Why is there a cactus in the microwave?
Don't worry about it.
Not only do I have sand in my ass, but a crab pinched me while we were fucking. Still totally worth it.
Um, yeah. You lit my birthday candles with a joint. Mom= not happy.
I'm using the size of your dick as a guage to see how big something is on Amazon. Any questions?
We should tie ourselves together anytime there is any type of alcohol involved. It's the safest way. I either end up with freshmen or weird ex bfs. You end up with a large cowboy. This is not good for us
I'm on a mission.
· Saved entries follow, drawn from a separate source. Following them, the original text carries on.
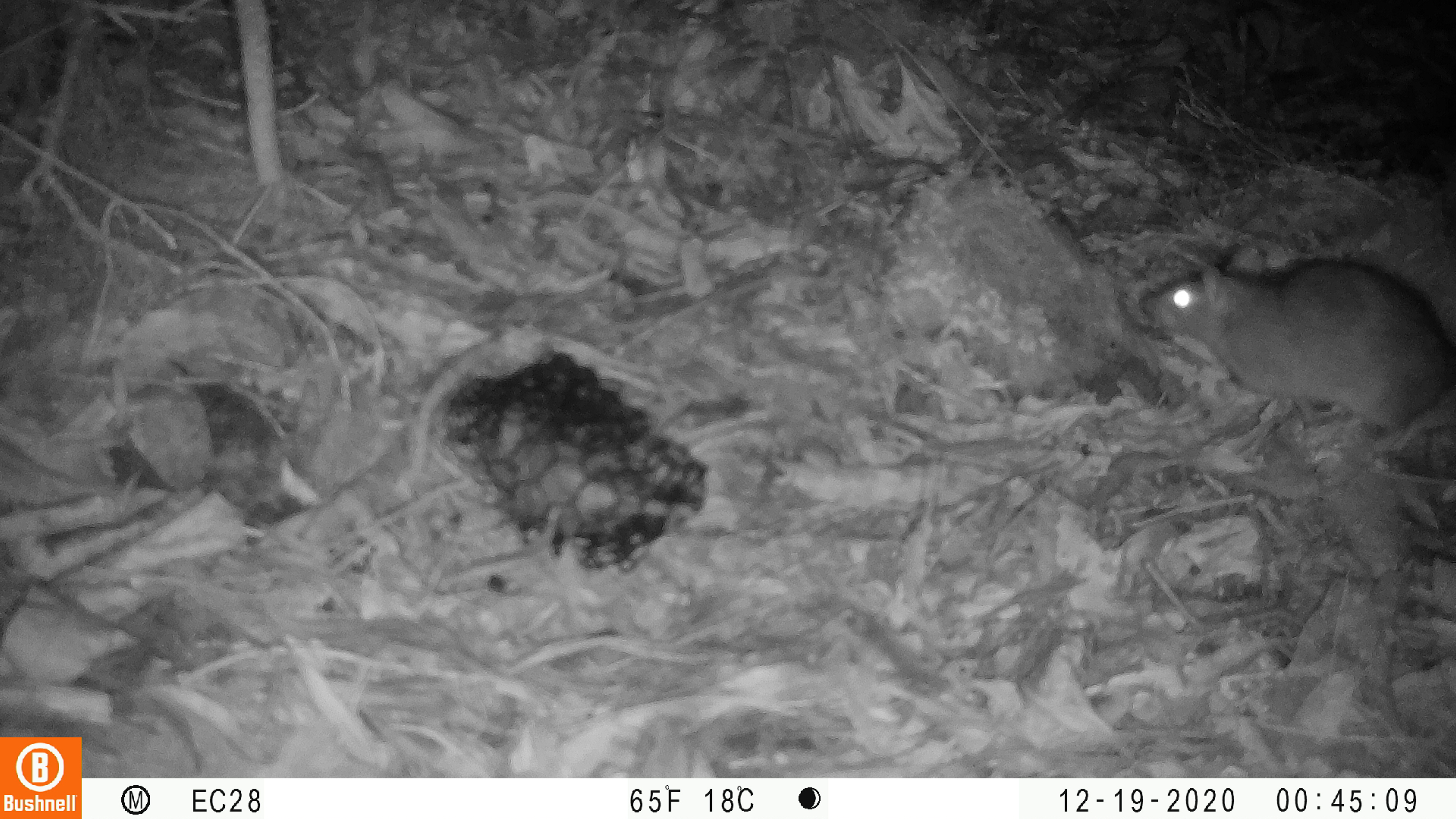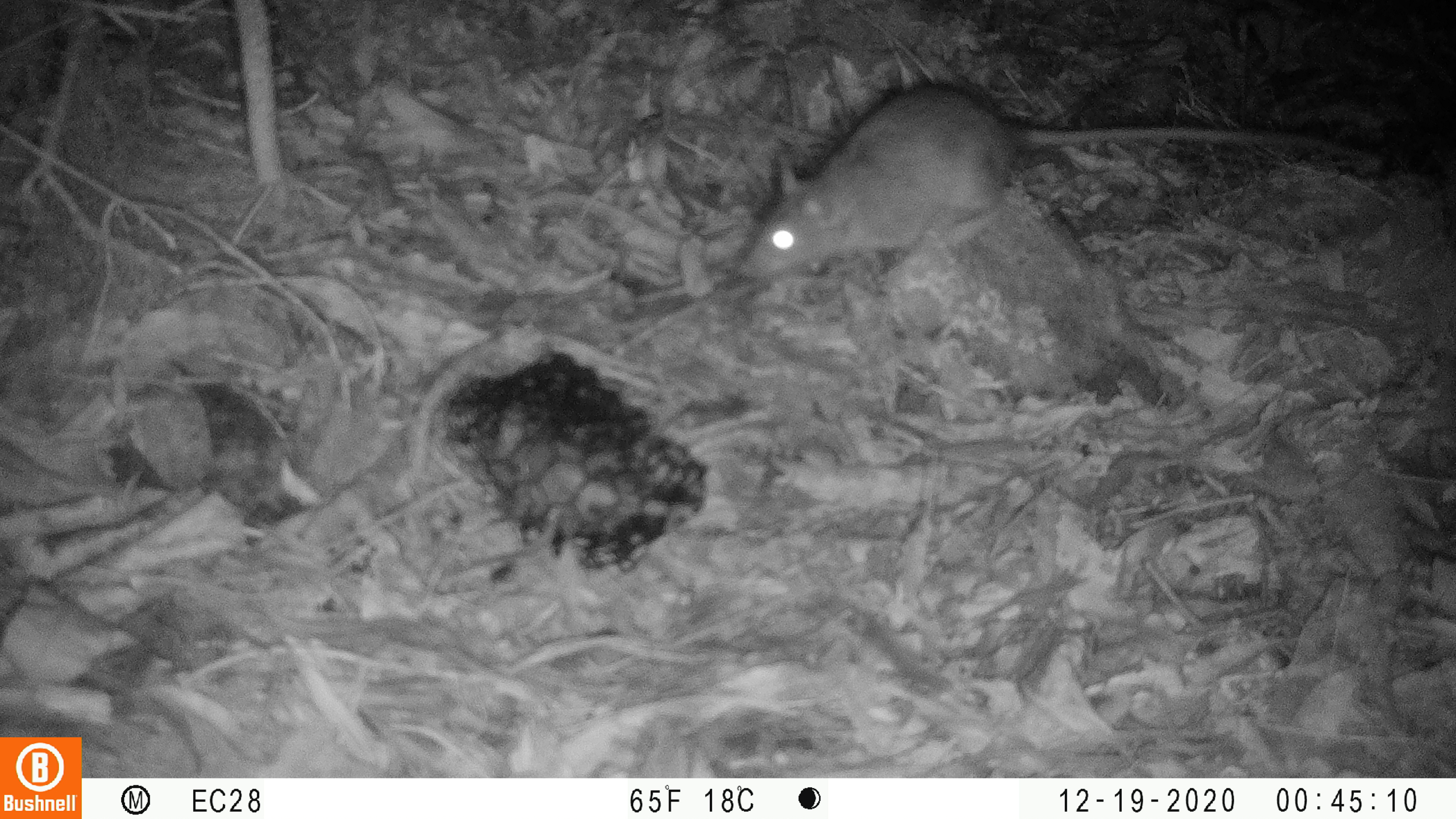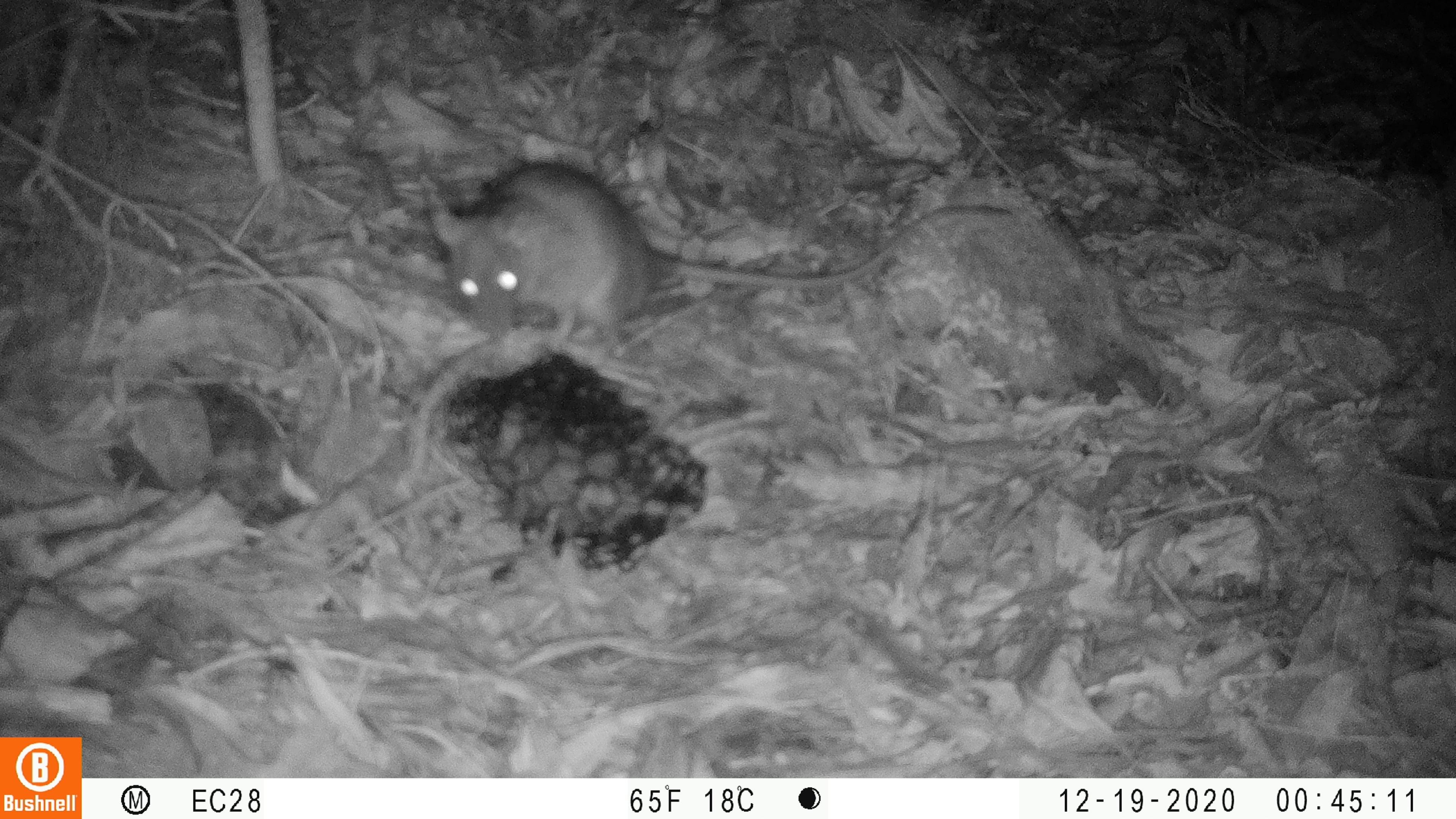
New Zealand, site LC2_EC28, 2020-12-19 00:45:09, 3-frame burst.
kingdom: Animalia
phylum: Chordata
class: Mammalia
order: Rodentia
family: Muridae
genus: Rattus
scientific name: Rattus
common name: rat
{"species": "rat (Rattus)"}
But just to make out with him so his relationship collapses and he is single when I come back in April.
It took all the strength I had tto sit at my desk and not tear off my business attire and run screaming from adulthood and flourescent lights.
I just made an agreement with this milf to shoot her daughters wedding in exchange for blow jobs. Going pro was the best choice I ever made.
She asked for her virginity back. I don't know what to say
When she sees your dick for the first time, tell her it glows blue when orcs are close
He wins the giant teddy bear for getting the neuva ring on the dick
I assume you passed out however I'm drinking jäger and beer in bed with my cat so your friendship world have been appreciated
I sent her a video on Snapchat of me cumming, with a Father's Day snap filter that said "#1 Dad".